Sabtu, 26 April 2014

Paus Fransiskus, Manusia yg Tak Mau Terikat Kebiasaan

Sejak terpilihnya menjadi Paus ke-266, Paus Fransiskus selalu menunjukkan pembaharuan. Karena sikapnya ini, maka pada 11 Desember lalu majalah TIME menganugerahi kepadanya gelar Person of the Year. Pembaharuan yang menjadi daya tarik Time adalah gagasannya soal transparansi keuangan. Transparansi ini mengisyaratkan adanya korupsi di tubuh Gereja.
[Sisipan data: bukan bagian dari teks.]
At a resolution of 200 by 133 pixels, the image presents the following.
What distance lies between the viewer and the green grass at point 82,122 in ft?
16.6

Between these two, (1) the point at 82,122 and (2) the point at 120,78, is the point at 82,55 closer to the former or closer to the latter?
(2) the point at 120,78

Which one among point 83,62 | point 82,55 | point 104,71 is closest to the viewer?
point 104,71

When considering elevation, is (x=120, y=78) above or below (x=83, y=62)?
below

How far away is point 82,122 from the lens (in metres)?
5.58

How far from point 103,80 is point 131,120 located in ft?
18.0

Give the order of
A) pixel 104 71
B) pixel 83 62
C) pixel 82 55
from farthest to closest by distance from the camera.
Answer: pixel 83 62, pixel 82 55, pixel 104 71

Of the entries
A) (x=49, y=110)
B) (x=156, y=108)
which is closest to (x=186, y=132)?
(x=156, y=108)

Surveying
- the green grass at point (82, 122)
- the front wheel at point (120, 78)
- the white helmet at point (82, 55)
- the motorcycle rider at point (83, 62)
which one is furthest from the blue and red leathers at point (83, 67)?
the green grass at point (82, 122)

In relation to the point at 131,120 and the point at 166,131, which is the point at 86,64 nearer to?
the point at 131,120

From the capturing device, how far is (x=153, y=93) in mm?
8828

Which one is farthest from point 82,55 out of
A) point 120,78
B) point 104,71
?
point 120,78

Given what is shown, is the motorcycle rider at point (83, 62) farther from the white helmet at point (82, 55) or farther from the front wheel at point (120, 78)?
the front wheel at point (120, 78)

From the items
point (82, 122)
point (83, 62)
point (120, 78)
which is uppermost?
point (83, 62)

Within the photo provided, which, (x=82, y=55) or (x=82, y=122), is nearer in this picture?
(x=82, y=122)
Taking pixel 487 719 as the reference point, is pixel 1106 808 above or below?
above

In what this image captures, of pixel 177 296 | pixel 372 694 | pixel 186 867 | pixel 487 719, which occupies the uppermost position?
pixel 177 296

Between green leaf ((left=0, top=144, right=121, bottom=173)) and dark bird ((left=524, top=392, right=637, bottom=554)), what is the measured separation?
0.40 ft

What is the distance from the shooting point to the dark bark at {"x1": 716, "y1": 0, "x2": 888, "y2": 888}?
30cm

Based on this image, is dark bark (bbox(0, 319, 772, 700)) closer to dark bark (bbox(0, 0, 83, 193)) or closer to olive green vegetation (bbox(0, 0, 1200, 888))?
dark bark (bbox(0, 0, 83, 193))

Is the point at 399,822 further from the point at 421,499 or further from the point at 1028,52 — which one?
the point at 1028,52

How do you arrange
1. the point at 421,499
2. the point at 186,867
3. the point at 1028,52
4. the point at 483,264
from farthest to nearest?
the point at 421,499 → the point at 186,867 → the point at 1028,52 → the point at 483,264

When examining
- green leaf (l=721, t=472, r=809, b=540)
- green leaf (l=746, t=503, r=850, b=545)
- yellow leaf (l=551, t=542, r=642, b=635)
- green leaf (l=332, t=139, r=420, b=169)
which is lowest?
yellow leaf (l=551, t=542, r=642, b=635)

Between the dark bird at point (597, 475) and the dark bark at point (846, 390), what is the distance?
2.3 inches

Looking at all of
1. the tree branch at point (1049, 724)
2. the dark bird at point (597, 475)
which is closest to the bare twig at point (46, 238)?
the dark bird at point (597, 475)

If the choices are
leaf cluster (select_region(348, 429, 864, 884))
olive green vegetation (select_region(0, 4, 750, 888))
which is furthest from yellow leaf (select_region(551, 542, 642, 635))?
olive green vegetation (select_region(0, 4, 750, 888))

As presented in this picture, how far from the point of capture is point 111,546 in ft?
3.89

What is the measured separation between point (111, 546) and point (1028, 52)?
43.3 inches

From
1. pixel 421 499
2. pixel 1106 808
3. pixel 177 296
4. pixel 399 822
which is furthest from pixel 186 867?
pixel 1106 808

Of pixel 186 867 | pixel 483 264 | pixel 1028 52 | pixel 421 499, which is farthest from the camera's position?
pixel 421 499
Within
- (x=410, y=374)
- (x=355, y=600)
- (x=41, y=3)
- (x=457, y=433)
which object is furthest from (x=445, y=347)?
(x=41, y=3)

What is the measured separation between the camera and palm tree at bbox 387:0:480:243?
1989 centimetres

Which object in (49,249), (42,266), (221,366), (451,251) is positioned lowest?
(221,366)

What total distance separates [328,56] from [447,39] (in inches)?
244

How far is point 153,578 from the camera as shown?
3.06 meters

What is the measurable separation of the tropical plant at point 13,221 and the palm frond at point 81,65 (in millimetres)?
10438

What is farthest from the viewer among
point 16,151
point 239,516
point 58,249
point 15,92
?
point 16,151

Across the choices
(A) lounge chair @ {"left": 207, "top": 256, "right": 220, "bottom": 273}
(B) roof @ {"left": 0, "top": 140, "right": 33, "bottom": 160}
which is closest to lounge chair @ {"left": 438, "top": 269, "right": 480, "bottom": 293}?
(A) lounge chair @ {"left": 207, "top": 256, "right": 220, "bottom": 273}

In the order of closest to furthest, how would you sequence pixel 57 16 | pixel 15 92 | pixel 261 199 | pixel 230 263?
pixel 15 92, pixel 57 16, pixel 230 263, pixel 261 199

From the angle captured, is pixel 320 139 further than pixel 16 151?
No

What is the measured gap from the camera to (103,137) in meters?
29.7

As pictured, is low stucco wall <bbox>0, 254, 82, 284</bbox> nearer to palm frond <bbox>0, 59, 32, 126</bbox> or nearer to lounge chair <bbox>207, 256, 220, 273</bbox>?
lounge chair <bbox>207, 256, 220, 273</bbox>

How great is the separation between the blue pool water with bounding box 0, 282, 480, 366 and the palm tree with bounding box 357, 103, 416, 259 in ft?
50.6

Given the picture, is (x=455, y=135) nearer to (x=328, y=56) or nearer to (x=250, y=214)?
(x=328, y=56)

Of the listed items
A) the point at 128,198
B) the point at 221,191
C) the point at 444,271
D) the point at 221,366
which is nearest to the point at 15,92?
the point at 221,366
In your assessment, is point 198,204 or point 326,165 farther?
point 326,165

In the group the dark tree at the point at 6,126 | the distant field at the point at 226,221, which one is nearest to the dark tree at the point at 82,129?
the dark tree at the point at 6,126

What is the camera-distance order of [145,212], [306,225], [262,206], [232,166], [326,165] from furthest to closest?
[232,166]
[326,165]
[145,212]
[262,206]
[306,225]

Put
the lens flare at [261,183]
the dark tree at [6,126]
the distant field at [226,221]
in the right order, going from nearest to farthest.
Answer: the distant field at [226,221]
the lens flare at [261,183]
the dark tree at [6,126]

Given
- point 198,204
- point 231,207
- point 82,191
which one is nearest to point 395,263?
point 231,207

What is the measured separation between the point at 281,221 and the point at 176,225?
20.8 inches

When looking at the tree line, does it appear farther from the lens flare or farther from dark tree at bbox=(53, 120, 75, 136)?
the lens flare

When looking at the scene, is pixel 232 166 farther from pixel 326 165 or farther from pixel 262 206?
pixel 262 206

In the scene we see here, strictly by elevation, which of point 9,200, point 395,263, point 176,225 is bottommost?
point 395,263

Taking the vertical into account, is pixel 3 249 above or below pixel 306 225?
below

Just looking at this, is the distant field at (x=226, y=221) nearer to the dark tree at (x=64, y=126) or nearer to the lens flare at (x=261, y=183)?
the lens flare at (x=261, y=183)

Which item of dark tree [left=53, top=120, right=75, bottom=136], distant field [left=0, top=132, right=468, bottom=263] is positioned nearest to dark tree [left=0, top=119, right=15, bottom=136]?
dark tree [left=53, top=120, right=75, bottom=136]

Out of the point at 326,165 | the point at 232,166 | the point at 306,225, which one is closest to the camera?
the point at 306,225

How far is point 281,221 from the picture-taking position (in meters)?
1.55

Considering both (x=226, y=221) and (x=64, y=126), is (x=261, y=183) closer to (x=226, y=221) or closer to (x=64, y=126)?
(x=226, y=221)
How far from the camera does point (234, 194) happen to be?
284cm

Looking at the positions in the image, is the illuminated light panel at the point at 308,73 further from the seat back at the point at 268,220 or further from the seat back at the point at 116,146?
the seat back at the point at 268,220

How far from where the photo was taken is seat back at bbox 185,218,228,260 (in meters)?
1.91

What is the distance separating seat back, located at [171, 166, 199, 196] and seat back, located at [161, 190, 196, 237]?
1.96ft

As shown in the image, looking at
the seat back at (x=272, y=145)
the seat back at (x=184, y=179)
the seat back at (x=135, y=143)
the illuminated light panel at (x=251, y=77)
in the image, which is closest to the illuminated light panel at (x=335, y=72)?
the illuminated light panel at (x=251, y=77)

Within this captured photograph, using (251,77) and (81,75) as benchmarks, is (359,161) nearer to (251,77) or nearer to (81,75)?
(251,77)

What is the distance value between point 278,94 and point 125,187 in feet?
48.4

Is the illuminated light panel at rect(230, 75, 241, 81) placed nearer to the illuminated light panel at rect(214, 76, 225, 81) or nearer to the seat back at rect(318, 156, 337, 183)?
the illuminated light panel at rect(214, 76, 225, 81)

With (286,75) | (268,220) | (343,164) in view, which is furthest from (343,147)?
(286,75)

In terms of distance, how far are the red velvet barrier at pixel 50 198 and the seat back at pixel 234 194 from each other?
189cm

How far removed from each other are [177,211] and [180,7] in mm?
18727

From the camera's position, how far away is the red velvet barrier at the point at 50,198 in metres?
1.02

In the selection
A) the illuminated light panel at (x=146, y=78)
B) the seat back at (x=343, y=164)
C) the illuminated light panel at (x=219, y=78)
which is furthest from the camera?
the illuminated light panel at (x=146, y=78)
Akan tetapi selama ini kasus korupsi itu selalu ditutup-tutupi sehingga Gereja seolah-olah tampil sebagai lembaga yang bersih.

Aksi menutup-nutupi ini sudah menjadi kebiasaan umum yang berlaku puluhan, bahkan ratusan tahun. Paus Fransiskus tidak mau terikat dengan kebiasaan tersebut. Beliau melihat bahwa kebiasaan itu adalah buruk. Karena itu, beliau membongkarnya dengan menegakkan transparansi. Sebuah harapan agar kebijakan transparansi ini berlaku juga bagi Gereja universal, bukan hanya di Vatikan. Paus Fransiskus hanya merintis. Selanjutnya Gereja Lokal meneruskan kebijakan itu di lingkungannya.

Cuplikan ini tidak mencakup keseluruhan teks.